— Quand… fit-il en agrippant le bras de la femme.
Elle prit son pouls, se renfrogna, toucha son front.
— Il a de la température.
— Il se passe quelque chose d’anormal, marmonna Badri.
Ses yeux se fermèrent. Sa main devint flasque.
Mary regarda le cadran, toucha à nouveau son front.
— Où est passée cette saloperie de thermomètre ?
Elle fouillait une fois de plus sa trousse quand le biper émit un signal.
— Les voilà, dit-elle.

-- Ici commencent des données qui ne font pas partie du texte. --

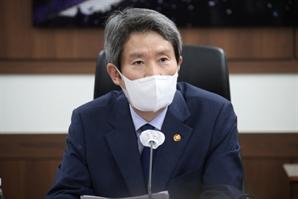 이인영, 北에 영상회의 시스템 구축 제안…베이징올림픽 정상회담 시동거나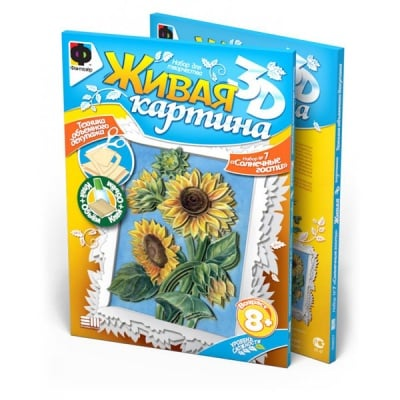 Креативен комплект жива картина 3D «Sunflower»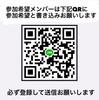 Thumb ba9167b4 c941 4d0e 8848 86d1427215e7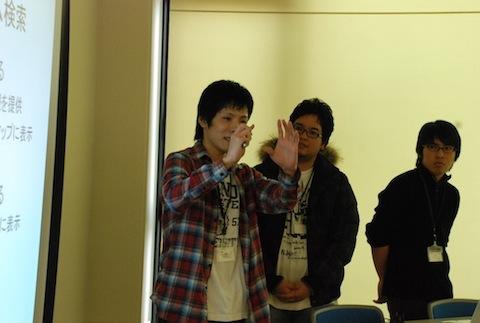 ttc2011_0108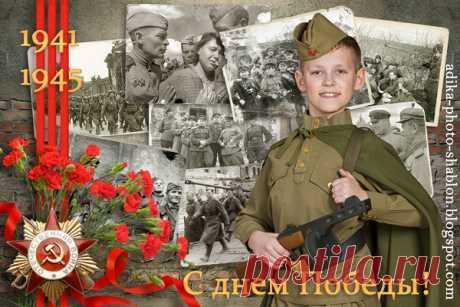 """Детский фотошаблон в PSD """"9 мая орден"""""""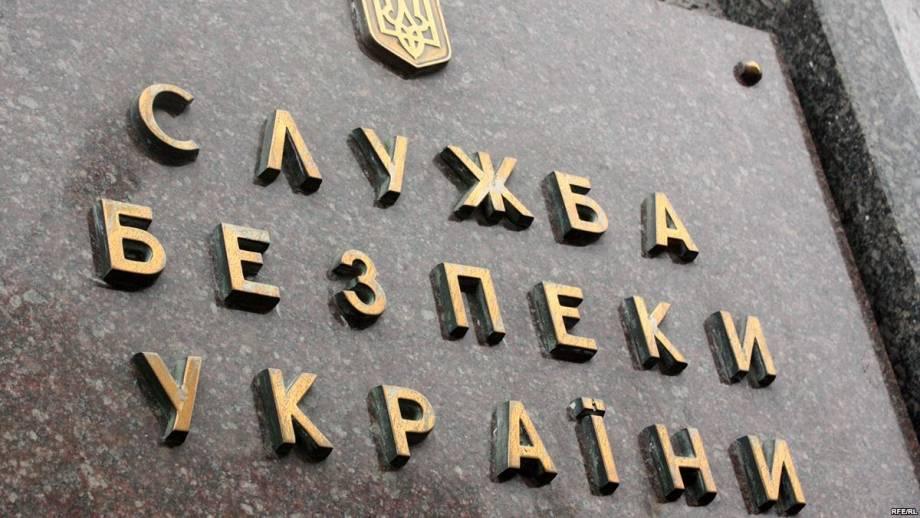 СБУ: об антиукраинской деятельности 13 российских дипломатов МИД сообщали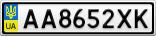 Номерной знак - AA8652XK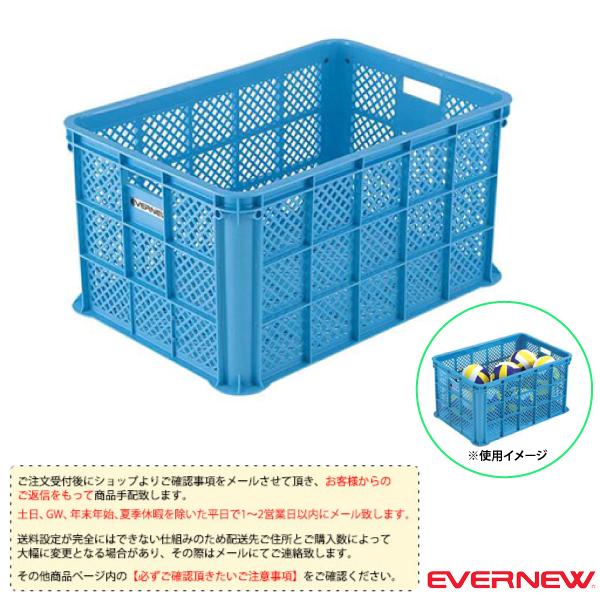 [エバニュー オールスポーツ 設備・備品][送料別途]整理カゴ プラ-5(EKE230)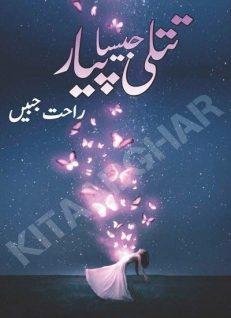 Titli Jaisa Pyar Novel By Rahat Jabeen
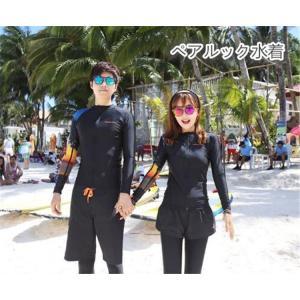 メンズ水着セット3点セット ラッシュガード  遮光 UVカット  ブラック|cobalt-shop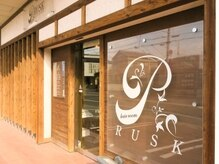 ヘアルーム ラスク(hair room RUSK)の雰囲気(店内、店外も木のぬくもりを大事にした落ち着いた空間)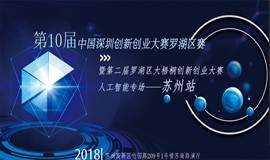 中国创新创业大赛苏州赛区-人工智能专场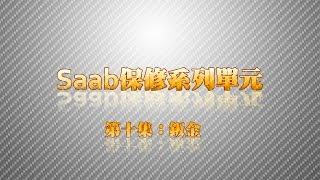 【Saab保修廠】(10)鈑金如何將愛車恢復神采?35分鐘徹底搞懂鈑金師傅的細工! thumbnail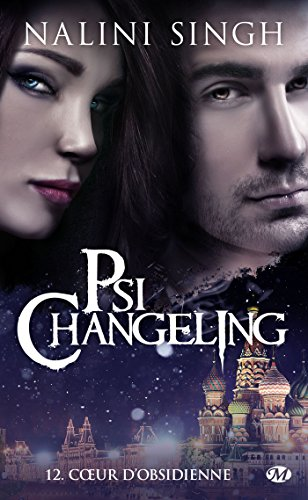 Psi-Changeling T12
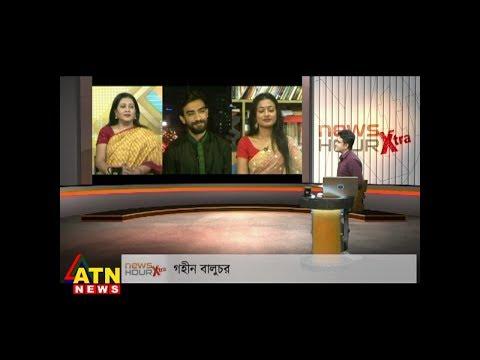 News Hour Xtra - গহীন বালুচর - October 13, 2017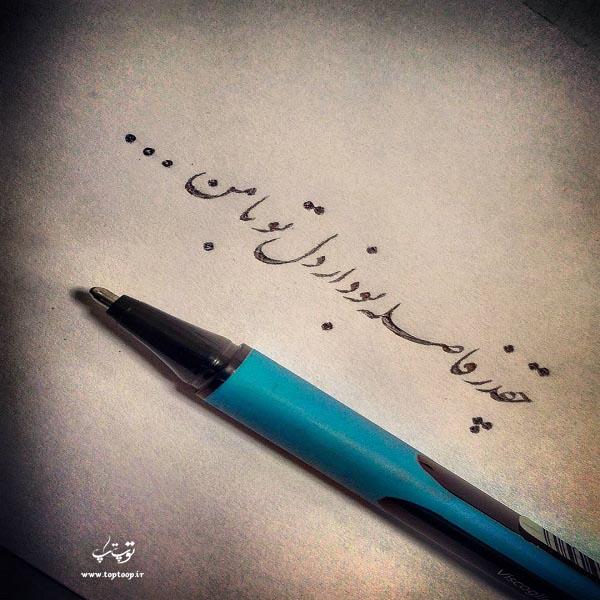 عکس نوشته دل تو با من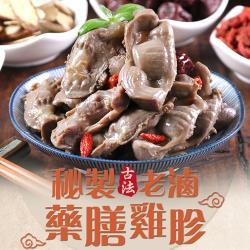 愛上新鮮 秘製老滷藥膳雞胗 x1包 (180g/包)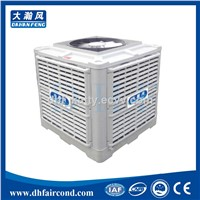 DHF KT-30AS evaporative cooler/ swamp cooler/ portable air cooler/ air conditioner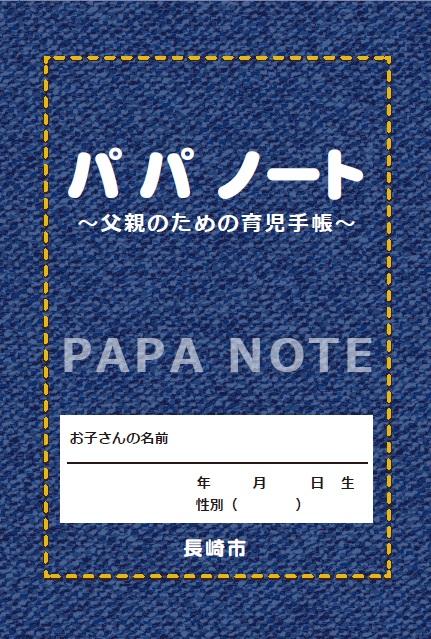 パパノート表紙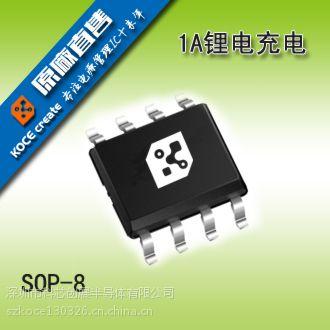 锂电池充电ic制造商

Que quelqu’un aille leur montrer le chemin.
Les parameds, un homme et une femme, atteignirent la porte à l’instant où Dunworthy l’ouvrait. Ils se ruèrent dans la pièce avec d’énormes caisses de matériel d’intervention.
— Transport immédiat, ordonna Mary sans leur laisser le temps de déballer quoi que ce soit.
Elle se releva.
— Donnez-moi un thermomètre épidermique et faites-lui une perfusion de glucose, dit-elle à la femme.
— Je croyais que le personnel du Vingtième était soumis à un dépistage systématique, marmonnait Gilchrist. Le Médiéval n’autoriserait jamais…
Il s’écarta du passage du paramed qui revenait avec une civière.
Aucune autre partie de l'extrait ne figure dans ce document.